The punching paddles and kicking bags came out as the women shouted their best “Hhhiiiyyyyaaahhhh.” They were taught quick palm punches to the nose and ears, which with one forceful strike can knock an attacker out of commission. Hammer fist punches, front, side and roundhouse kicks, foot stomps, knee crippling maneuvers and various wrangling-away-from-someone’s-grasp techniques were taught.
Perfection isn’t necessary for the moves to be effective.
“You’re not going to have pinpoint accuracy, worry about the actions,” Norcross said. “They’re powerful so you don’t have to be accurate.”
Barabasz said he’ll try to host another class before the end of the year, possibly in October or November. He offers the classes as a means of giving to the community.
“The class is to give back to the community, and to help women feel safe and comfortable,” Barabasz said. “To do our part to bring safety and peace to our community.”

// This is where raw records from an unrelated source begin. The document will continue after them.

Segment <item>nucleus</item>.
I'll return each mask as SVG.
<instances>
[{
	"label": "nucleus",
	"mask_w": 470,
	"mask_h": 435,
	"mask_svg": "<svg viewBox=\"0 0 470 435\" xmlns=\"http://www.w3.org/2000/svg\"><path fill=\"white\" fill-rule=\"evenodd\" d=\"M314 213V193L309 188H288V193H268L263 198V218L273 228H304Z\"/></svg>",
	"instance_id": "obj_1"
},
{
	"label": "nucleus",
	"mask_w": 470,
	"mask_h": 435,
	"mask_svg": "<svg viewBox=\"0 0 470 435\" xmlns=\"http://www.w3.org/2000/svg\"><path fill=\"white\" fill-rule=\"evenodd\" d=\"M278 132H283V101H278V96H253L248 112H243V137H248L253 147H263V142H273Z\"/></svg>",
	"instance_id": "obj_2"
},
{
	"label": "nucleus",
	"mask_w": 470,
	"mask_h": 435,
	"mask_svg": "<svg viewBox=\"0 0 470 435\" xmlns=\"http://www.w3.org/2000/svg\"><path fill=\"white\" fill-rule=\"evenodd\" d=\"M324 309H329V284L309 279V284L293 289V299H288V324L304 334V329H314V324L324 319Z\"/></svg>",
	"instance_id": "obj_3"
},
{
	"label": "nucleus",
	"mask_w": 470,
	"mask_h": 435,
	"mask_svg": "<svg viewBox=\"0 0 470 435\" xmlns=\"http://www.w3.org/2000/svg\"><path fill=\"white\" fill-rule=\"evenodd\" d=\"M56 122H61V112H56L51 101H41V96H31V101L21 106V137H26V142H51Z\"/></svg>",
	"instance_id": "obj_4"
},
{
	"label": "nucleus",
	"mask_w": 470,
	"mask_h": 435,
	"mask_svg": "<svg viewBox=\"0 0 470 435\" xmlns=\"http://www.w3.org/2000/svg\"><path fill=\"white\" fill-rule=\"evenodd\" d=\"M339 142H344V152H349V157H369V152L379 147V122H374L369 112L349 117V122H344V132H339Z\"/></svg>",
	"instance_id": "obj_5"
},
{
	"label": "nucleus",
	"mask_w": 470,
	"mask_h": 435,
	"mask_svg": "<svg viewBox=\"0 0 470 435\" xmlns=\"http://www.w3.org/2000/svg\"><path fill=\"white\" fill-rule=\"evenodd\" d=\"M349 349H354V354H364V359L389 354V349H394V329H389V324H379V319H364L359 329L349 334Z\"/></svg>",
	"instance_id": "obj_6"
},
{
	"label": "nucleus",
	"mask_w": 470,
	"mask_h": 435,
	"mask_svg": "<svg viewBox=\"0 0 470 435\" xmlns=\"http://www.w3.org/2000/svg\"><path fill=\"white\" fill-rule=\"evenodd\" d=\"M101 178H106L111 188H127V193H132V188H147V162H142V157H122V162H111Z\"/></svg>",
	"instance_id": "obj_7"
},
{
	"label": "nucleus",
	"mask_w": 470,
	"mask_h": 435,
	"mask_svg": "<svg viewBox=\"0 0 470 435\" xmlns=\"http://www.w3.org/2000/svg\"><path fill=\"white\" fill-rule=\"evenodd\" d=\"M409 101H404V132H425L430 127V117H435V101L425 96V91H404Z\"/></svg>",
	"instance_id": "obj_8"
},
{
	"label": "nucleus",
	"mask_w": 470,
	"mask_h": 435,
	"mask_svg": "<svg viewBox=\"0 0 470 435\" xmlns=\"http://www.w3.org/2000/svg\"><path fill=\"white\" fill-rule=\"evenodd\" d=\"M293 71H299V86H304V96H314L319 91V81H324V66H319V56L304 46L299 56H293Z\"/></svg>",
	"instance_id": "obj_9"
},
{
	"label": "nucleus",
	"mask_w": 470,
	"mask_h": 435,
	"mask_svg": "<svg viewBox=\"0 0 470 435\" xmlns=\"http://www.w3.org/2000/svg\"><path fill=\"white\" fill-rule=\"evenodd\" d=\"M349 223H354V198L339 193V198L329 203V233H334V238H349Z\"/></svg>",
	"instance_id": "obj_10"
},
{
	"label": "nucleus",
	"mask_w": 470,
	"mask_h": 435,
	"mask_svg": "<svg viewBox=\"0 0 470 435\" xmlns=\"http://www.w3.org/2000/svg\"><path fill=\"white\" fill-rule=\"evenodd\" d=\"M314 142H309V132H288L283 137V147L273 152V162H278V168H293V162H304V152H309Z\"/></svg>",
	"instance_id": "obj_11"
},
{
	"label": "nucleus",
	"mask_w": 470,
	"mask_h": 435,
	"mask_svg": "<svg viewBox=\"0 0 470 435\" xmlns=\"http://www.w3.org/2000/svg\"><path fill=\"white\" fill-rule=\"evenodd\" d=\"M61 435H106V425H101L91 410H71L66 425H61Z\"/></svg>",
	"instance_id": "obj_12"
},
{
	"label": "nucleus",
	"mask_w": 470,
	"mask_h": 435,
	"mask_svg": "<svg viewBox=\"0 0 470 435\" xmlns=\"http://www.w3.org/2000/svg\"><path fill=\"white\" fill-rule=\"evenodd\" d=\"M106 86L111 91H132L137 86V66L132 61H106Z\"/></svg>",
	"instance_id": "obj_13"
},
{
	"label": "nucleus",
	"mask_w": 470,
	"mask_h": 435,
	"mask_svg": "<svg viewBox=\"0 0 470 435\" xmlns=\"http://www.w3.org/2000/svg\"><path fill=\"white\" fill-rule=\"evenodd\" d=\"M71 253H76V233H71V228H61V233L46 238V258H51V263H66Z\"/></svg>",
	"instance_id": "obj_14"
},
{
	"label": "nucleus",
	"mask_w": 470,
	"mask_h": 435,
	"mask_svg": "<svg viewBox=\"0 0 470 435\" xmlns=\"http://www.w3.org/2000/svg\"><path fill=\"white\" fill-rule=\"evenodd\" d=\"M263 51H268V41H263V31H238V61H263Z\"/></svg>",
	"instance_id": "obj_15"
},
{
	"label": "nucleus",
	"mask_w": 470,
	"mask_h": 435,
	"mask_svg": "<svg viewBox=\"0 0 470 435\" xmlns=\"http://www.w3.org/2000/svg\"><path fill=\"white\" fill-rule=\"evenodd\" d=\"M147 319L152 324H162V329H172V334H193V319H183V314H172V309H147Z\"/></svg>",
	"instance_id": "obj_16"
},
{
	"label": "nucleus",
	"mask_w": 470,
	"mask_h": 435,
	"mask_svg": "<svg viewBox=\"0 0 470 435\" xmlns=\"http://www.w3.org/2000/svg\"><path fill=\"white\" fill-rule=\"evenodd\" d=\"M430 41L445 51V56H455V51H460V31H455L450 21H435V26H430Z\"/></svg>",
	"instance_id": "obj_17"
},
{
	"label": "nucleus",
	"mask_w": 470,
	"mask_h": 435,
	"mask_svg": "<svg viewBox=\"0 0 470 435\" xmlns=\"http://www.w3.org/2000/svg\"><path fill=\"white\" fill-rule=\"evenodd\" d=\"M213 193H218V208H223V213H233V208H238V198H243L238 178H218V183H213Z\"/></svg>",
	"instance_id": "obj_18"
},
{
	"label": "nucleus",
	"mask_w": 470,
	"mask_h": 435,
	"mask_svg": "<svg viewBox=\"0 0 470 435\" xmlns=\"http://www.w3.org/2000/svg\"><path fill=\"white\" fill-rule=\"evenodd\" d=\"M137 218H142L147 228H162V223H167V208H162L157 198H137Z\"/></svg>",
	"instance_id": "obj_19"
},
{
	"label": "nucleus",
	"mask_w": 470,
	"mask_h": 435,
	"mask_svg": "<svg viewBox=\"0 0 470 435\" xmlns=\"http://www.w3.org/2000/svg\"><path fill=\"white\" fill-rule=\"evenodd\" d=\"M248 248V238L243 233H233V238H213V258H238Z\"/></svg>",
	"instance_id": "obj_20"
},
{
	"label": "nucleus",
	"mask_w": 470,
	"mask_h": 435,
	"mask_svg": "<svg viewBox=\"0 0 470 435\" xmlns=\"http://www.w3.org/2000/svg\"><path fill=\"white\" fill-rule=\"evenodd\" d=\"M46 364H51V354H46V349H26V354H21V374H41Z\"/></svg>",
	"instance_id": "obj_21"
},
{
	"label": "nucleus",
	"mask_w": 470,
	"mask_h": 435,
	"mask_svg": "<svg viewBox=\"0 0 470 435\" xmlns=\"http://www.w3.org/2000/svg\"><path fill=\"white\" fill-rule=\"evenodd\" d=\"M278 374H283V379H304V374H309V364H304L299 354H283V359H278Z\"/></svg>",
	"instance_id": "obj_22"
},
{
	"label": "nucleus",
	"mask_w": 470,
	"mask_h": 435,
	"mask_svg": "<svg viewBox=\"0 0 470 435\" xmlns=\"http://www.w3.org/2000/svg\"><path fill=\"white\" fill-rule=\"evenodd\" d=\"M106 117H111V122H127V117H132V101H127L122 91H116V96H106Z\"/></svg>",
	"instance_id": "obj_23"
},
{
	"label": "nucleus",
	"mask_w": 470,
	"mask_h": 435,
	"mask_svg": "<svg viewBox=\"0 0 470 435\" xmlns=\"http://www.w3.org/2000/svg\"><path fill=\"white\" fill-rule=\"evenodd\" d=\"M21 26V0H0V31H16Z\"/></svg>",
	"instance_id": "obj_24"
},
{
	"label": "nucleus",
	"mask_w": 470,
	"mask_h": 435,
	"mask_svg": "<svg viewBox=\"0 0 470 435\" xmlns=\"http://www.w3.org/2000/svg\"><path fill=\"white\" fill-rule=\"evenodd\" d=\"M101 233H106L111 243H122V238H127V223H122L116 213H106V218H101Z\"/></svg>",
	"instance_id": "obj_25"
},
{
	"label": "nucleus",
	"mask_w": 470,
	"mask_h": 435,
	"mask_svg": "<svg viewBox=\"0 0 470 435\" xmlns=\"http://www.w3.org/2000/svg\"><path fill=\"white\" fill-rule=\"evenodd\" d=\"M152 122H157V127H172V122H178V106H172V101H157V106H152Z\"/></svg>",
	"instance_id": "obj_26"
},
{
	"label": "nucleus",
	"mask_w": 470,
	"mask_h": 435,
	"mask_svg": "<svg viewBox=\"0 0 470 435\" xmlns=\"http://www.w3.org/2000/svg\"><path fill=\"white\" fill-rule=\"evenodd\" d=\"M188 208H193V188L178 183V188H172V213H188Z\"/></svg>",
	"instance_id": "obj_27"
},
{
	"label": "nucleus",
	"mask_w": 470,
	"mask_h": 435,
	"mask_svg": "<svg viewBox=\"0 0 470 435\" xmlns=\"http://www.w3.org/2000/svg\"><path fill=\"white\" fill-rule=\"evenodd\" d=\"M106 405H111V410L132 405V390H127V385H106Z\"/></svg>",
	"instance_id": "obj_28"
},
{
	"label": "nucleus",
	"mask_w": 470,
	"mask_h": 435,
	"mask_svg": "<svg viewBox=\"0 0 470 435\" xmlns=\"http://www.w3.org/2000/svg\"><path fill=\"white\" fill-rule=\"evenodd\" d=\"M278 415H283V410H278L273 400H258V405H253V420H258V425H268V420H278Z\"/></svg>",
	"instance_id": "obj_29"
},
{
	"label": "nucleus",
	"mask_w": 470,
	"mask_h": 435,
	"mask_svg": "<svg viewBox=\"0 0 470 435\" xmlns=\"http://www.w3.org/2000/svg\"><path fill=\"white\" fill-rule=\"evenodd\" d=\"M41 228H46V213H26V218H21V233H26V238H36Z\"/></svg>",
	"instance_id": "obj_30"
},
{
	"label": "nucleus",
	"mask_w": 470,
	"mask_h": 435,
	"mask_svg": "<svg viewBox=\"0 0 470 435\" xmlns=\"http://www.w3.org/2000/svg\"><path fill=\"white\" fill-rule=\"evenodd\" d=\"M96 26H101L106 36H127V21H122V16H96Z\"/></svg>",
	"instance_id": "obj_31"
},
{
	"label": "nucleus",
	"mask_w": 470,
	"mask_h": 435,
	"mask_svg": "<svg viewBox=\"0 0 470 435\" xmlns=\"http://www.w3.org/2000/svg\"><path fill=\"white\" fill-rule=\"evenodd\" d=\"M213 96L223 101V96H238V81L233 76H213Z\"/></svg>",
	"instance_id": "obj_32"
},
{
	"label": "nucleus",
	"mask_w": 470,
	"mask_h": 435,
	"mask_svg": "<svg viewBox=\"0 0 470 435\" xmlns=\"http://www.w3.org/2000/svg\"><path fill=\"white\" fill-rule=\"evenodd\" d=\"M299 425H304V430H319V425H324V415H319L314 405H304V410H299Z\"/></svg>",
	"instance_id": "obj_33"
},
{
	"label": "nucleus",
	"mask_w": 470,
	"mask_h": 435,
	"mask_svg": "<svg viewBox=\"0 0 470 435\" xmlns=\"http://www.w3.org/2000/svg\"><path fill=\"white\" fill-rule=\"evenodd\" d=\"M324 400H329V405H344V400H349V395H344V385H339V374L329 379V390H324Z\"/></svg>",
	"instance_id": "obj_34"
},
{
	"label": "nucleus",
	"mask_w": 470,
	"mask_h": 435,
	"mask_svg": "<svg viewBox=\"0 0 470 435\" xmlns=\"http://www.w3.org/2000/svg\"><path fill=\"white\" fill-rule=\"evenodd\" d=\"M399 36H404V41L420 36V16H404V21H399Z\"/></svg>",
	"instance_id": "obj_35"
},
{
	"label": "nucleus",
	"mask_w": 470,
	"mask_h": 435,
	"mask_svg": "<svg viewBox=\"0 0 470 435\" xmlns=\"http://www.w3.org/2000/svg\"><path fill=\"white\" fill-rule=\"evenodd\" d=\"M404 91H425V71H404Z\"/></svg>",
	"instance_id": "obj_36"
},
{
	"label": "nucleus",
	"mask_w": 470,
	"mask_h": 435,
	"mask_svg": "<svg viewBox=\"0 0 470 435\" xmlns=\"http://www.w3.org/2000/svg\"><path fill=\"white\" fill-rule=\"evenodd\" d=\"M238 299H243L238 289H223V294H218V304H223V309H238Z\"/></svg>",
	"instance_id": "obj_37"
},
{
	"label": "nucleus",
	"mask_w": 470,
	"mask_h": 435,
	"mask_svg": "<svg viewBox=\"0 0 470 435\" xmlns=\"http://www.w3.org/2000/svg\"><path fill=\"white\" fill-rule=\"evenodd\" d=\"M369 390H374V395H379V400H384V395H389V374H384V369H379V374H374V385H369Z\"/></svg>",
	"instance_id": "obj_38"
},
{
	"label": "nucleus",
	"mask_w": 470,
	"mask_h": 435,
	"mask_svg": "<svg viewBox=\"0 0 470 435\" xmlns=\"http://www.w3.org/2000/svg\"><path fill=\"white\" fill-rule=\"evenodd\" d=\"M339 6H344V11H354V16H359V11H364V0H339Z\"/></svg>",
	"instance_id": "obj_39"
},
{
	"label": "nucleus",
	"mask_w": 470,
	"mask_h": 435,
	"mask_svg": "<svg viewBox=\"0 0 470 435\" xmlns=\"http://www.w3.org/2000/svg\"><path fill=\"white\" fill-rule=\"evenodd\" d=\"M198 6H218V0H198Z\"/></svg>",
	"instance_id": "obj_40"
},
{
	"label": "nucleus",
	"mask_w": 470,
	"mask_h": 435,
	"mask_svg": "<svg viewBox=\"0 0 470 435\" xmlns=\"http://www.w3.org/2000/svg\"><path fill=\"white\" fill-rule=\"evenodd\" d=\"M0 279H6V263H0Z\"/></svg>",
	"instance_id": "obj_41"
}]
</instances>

After observing a few women’s self defense sessions Barabasz said with a laugh the women of Poulsbo now scare him, as he knows they could beat him up. But in all seriousness he’s observed an “empowering” trend.
“I really like the way they’re coming forward to say, ‘I want to take possession of my own and be empowered.’ That’s what I’m seeing,” he said. “Women have the absolute right to take care of themselves. That is their right no matter what anybody says.”